(Excerpts of spatial question data)
◆ ◆ ◆ ◆
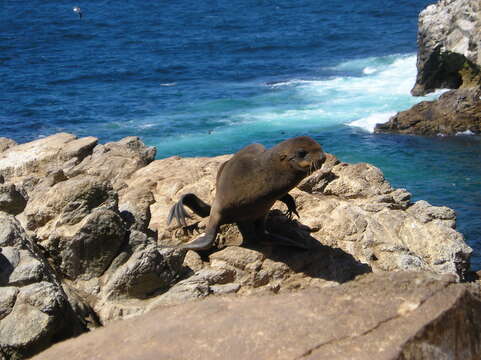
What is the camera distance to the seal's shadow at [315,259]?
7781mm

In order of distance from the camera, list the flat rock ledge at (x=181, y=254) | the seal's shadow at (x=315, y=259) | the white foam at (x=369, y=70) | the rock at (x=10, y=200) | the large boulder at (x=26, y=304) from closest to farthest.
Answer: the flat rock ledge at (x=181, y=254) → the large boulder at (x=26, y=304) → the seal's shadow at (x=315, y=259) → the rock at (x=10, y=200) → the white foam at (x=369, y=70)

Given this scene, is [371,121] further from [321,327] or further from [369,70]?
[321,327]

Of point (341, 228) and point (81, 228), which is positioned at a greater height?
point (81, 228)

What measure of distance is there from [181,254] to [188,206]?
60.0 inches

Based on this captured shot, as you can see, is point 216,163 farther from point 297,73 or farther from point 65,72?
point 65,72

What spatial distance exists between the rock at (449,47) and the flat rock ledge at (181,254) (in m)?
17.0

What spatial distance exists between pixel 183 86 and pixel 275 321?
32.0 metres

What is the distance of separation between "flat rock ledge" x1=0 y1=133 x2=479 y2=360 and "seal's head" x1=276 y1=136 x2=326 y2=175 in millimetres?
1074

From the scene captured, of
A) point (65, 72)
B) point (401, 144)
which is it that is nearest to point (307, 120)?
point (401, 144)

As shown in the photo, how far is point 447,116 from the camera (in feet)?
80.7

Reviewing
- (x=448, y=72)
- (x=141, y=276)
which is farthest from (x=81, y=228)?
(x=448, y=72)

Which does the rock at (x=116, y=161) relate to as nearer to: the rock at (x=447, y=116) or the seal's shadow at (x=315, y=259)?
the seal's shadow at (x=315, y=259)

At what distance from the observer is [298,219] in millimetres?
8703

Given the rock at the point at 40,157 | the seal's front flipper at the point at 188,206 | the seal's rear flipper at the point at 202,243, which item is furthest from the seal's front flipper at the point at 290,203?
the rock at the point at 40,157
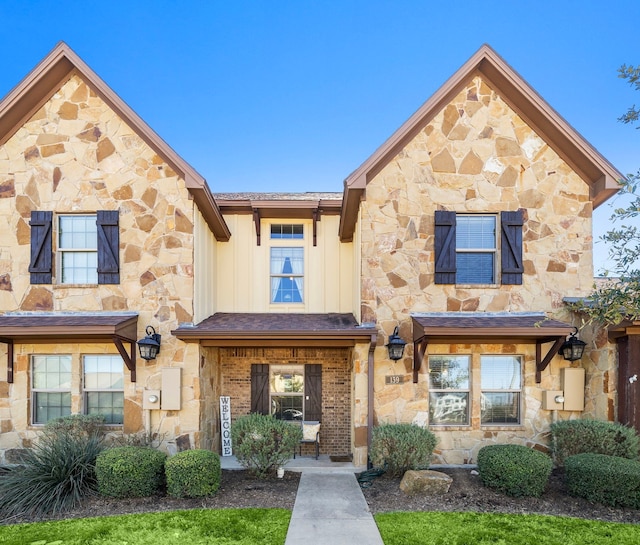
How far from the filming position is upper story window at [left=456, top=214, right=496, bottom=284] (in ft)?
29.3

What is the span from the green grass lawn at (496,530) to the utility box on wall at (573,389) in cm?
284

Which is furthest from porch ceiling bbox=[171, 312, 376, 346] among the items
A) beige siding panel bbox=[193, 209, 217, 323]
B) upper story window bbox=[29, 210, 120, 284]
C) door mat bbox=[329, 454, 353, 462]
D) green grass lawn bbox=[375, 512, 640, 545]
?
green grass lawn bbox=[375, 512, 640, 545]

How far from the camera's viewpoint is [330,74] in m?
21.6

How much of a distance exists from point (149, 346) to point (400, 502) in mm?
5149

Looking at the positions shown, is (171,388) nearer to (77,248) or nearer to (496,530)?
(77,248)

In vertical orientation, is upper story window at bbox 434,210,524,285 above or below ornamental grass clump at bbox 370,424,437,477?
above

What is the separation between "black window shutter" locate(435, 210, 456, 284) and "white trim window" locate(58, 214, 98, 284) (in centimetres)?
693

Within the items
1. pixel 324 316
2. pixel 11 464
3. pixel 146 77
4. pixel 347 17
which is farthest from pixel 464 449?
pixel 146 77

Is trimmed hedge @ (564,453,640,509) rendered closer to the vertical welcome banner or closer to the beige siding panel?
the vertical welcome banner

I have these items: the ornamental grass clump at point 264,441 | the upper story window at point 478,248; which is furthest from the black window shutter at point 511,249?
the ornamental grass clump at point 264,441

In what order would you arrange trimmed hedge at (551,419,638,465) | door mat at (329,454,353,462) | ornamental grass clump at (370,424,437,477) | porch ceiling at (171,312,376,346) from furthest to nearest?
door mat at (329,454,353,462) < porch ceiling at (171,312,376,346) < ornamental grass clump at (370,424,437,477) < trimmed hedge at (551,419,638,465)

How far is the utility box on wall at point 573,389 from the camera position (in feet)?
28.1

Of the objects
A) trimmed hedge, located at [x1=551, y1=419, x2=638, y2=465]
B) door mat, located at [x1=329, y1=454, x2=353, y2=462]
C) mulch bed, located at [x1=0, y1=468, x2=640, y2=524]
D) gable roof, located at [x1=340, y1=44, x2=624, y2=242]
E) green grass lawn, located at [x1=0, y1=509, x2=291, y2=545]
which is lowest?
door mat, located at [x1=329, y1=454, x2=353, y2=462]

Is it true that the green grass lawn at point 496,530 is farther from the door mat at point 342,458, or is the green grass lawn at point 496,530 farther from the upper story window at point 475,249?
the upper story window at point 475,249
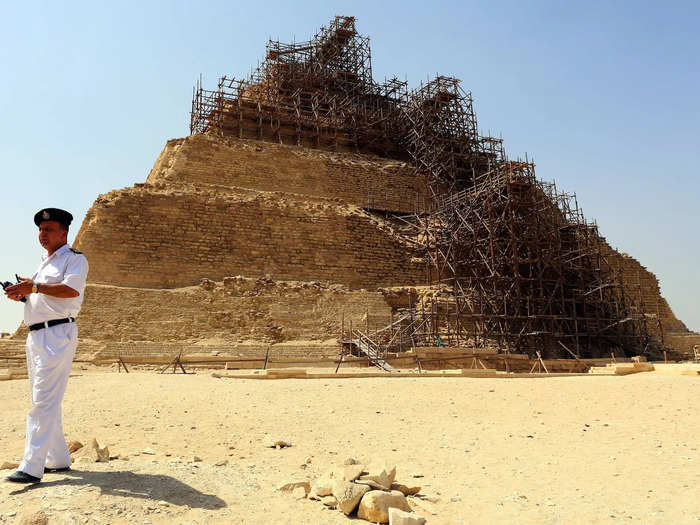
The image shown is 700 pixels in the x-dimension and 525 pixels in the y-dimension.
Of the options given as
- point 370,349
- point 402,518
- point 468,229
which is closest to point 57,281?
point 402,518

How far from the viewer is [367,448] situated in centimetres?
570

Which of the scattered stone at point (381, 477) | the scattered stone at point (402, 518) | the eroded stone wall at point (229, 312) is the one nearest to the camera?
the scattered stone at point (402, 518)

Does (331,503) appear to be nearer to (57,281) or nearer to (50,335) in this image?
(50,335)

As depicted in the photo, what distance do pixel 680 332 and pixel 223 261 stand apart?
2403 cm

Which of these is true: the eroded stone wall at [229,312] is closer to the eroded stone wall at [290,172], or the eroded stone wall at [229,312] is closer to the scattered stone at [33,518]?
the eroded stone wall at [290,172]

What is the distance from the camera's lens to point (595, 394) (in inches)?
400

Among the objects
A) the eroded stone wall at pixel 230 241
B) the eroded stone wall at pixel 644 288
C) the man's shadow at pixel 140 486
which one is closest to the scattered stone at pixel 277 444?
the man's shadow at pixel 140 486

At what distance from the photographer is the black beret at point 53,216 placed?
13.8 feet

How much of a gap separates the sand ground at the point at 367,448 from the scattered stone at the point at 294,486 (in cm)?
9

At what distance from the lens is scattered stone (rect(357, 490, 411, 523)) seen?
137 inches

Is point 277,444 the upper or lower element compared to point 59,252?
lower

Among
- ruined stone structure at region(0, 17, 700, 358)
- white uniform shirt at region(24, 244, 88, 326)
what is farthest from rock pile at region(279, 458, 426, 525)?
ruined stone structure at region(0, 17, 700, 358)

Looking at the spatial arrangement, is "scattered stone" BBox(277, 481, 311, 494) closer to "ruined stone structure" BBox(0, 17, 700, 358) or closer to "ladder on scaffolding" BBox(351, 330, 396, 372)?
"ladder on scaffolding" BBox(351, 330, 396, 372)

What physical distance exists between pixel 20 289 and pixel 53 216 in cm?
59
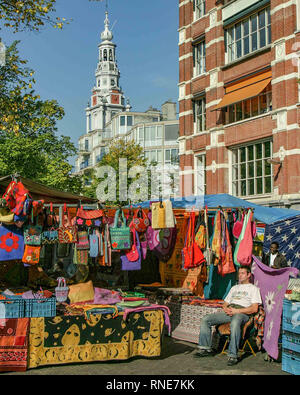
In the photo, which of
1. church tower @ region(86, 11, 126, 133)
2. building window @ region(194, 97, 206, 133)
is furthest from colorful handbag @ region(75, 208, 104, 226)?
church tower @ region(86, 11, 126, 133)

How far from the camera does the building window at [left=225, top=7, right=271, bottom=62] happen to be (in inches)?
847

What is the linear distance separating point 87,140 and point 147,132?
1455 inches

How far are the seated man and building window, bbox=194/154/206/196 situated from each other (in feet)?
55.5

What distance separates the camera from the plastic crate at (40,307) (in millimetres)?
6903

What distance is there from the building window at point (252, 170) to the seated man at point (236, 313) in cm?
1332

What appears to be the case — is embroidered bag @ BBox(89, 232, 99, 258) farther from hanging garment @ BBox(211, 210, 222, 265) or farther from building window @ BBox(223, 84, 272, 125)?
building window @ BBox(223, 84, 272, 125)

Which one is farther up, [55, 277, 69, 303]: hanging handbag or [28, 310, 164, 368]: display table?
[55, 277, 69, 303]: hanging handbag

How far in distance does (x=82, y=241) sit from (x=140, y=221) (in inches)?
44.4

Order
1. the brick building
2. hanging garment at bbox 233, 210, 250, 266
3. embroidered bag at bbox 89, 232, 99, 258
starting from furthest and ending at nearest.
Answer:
◆ ◆ ◆ ◆
Aim of the task: Swap "spatial distance" for "straight-line distance" everywhere in the listing above and write the listing out again with nothing else changed. Leave the pictures out.

Answer for this exercise:
What is the camera distance to the seal's shadow at [315,259]?
7781mm

In order of distance from the camera, list the flat rock ledge at (x=181, y=254) | the seal's shadow at (x=315, y=259) | the white foam at (x=369, y=70) | the rock at (x=10, y=200) | the large boulder at (x=26, y=304) from closest to farthest.
Answer: the flat rock ledge at (x=181, y=254) → the large boulder at (x=26, y=304) → the seal's shadow at (x=315, y=259) → the rock at (x=10, y=200) → the white foam at (x=369, y=70)

Given this scene, is [371,121] further from [321,327] or further from [369,70]?
[321,327]

Of point (341, 228) and point (81, 228), which is positioned at a greater height?
point (81, 228)

What measure of distance is there from [181,254] to [188,206]?
60.0 inches

Based on this captured shot, as you can see, is point 216,163 farther from point 297,73 or farther from point 65,72?
point 65,72

What straight-line distance exists between the rock at (449,47) and the flat rock ledge at (181,254) (in m)?
17.0

What straight-line distance exists between pixel 183 86 and pixel 275 321?
32.0 metres

What is the distance of separation between "flat rock ledge" x1=0 y1=133 x2=479 y2=360 and "seal's head" x1=276 y1=136 x2=326 y2=175 in millimetres?
1074

From the scene captured, of
A) point (65, 72)
B) point (401, 144)
which is it that is nearest to point (307, 120)?
point (401, 144)

As shown in the photo, how far is point 447,116 from the camera (in feet)?
80.7

Reviewing
- (x=448, y=72)
- (x=141, y=276)
which is farthest from (x=81, y=228)?
(x=448, y=72)

Which does the rock at (x=116, y=161) relate to as nearer to: the rock at (x=447, y=116) or the seal's shadow at (x=315, y=259)?
the seal's shadow at (x=315, y=259)

At what distance from the observer is [298,219] in millimetres?
8703

Given the rock at the point at 40,157 | the seal's front flipper at the point at 188,206 | the seal's rear flipper at the point at 202,243, which item is furthest from the seal's front flipper at the point at 290,203?
the rock at the point at 40,157
How far from the filming position is upper story window at [left=456, top=214, right=496, bottom=284] (in ft)?
29.3

What is the span from the green grass lawn at (496,530) to the utility box on wall at (573,389) in cm?
284

Which is furthest from porch ceiling bbox=[171, 312, 376, 346] among the items
A) beige siding panel bbox=[193, 209, 217, 323]
B) upper story window bbox=[29, 210, 120, 284]
C) door mat bbox=[329, 454, 353, 462]
D) green grass lawn bbox=[375, 512, 640, 545]
?
green grass lawn bbox=[375, 512, 640, 545]

How far from the camera's viewpoint is [330,74] in m?
21.6

How much of a distance exists from point (149, 346) to point (400, 502) in mm?
5149

Looking at the positions shown, is (171,388) nearer to (77,248) or nearer to (496,530)?
(77,248)

In vertical orientation, is upper story window at bbox 434,210,524,285 above or below ornamental grass clump at bbox 370,424,437,477?
above

What is the separation between "black window shutter" locate(435, 210, 456, 284) and "white trim window" locate(58, 214, 98, 284) (in centimetres)?
693

Within the items
1. pixel 324 316
2. pixel 11 464
3. pixel 146 77
4. pixel 347 17
which is farthest from pixel 464 449?
pixel 146 77

Is trimmed hedge @ (564,453,640,509) rendered closer to the vertical welcome banner or closer to the beige siding panel?
the vertical welcome banner

I have these items: the ornamental grass clump at point 264,441 | the upper story window at point 478,248; which is furthest from the black window shutter at point 511,249?
the ornamental grass clump at point 264,441

In what order would you arrange trimmed hedge at (551,419,638,465) | door mat at (329,454,353,462) | ornamental grass clump at (370,424,437,477) | porch ceiling at (171,312,376,346) from furthest to nearest?
door mat at (329,454,353,462) < porch ceiling at (171,312,376,346) < ornamental grass clump at (370,424,437,477) < trimmed hedge at (551,419,638,465)

How far is the utility box on wall at point 573,389 from the camera position (in feet)?
28.1

Of the objects
A) trimmed hedge, located at [x1=551, y1=419, x2=638, y2=465]
B) door mat, located at [x1=329, y1=454, x2=353, y2=462]
C) mulch bed, located at [x1=0, y1=468, x2=640, y2=524]
D) gable roof, located at [x1=340, y1=44, x2=624, y2=242]
E) green grass lawn, located at [x1=0, y1=509, x2=291, y2=545]
which is lowest?
door mat, located at [x1=329, y1=454, x2=353, y2=462]

Is it true that the green grass lawn at point 496,530 is farther from the door mat at point 342,458, or is the green grass lawn at point 496,530 farther from the upper story window at point 475,249?
the upper story window at point 475,249
The image shown is 700 pixels in the x-dimension and 525 pixels in the y-dimension.
Of the options given as
- point 370,349
- point 402,518
- point 468,229
which is closest to point 57,281?
point 402,518

How far from the viewer is [367,448] situated in centimetres?
570

Which of the scattered stone at point (381, 477) | the scattered stone at point (402, 518) | the eroded stone wall at point (229, 312) is the one nearest to the camera?
the scattered stone at point (402, 518)

Does (331,503) appear to be nearer to (57,281) or nearer to (50,335) in this image?
(50,335)

As depicted in the photo, what distance do pixel 680 332 and pixel 223 261 stand apart?
2403 cm

Which of these is true: the eroded stone wall at [229,312] is closer to the eroded stone wall at [290,172], or the eroded stone wall at [229,312] is closer to the scattered stone at [33,518]?
the eroded stone wall at [290,172]

What is the distance from the camera's lens to point (595, 394) (in inches)?
400

Among the objects
A) the eroded stone wall at pixel 230 241
B) the eroded stone wall at pixel 644 288
C) the man's shadow at pixel 140 486
which one is closest to the scattered stone at pixel 277 444?
the man's shadow at pixel 140 486

At what distance from the photographer is the black beret at point 53,216 placed?
13.8 feet

How much of a gap separates the sand ground at the point at 367,448 from the scattered stone at the point at 294,486 (in cm)?
9

At what distance from the lens is scattered stone (rect(357, 490, 411, 523)) seen?
137 inches

Is point 277,444 the upper or lower element compared to point 59,252?
lower

Among
- ruined stone structure at region(0, 17, 700, 358)
- white uniform shirt at region(24, 244, 88, 326)
what is farthest from rock pile at region(279, 458, 426, 525)?
ruined stone structure at region(0, 17, 700, 358)

Looking at the spatial arrangement, is "scattered stone" BBox(277, 481, 311, 494) closer to "ruined stone structure" BBox(0, 17, 700, 358) or closer to "ladder on scaffolding" BBox(351, 330, 396, 372)?
"ladder on scaffolding" BBox(351, 330, 396, 372)

What physical distance exists between pixel 20 289 and pixel 53 216 in cm?
59
In the photo, which of
1. church tower @ region(86, 11, 126, 133)
2. building window @ region(194, 97, 206, 133)
is furthest from colorful handbag @ region(75, 208, 104, 226)?
church tower @ region(86, 11, 126, 133)

How far from the camera does the building window at [left=225, top=7, right=271, bottom=62] happen to be (in inches)?
847

What is the linear distance separating point 87,140 and point 147,132?
1455 inches

How far are the seated man and building window, bbox=194/154/206/196 situated from each other (in feet)?
55.5

What distance separates the camera from the plastic crate at (40,307) (in millimetres)?
6903

What distance is there from the building window at point (252, 170) to the seated man at point (236, 313) in cm?
1332

What appears to be the case — is embroidered bag @ BBox(89, 232, 99, 258) farther from hanging garment @ BBox(211, 210, 222, 265) or farther from building window @ BBox(223, 84, 272, 125)?
building window @ BBox(223, 84, 272, 125)

Which one is farther up, [55, 277, 69, 303]: hanging handbag or [28, 310, 164, 368]: display table?
[55, 277, 69, 303]: hanging handbag

How far in distance does (x=82, y=241) sit from (x=140, y=221) (in inches)?
44.4

Order
1. the brick building
2. hanging garment at bbox 233, 210, 250, 266
3. embroidered bag at bbox 89, 232, 99, 258
starting from furthest and ending at nearest.
Answer:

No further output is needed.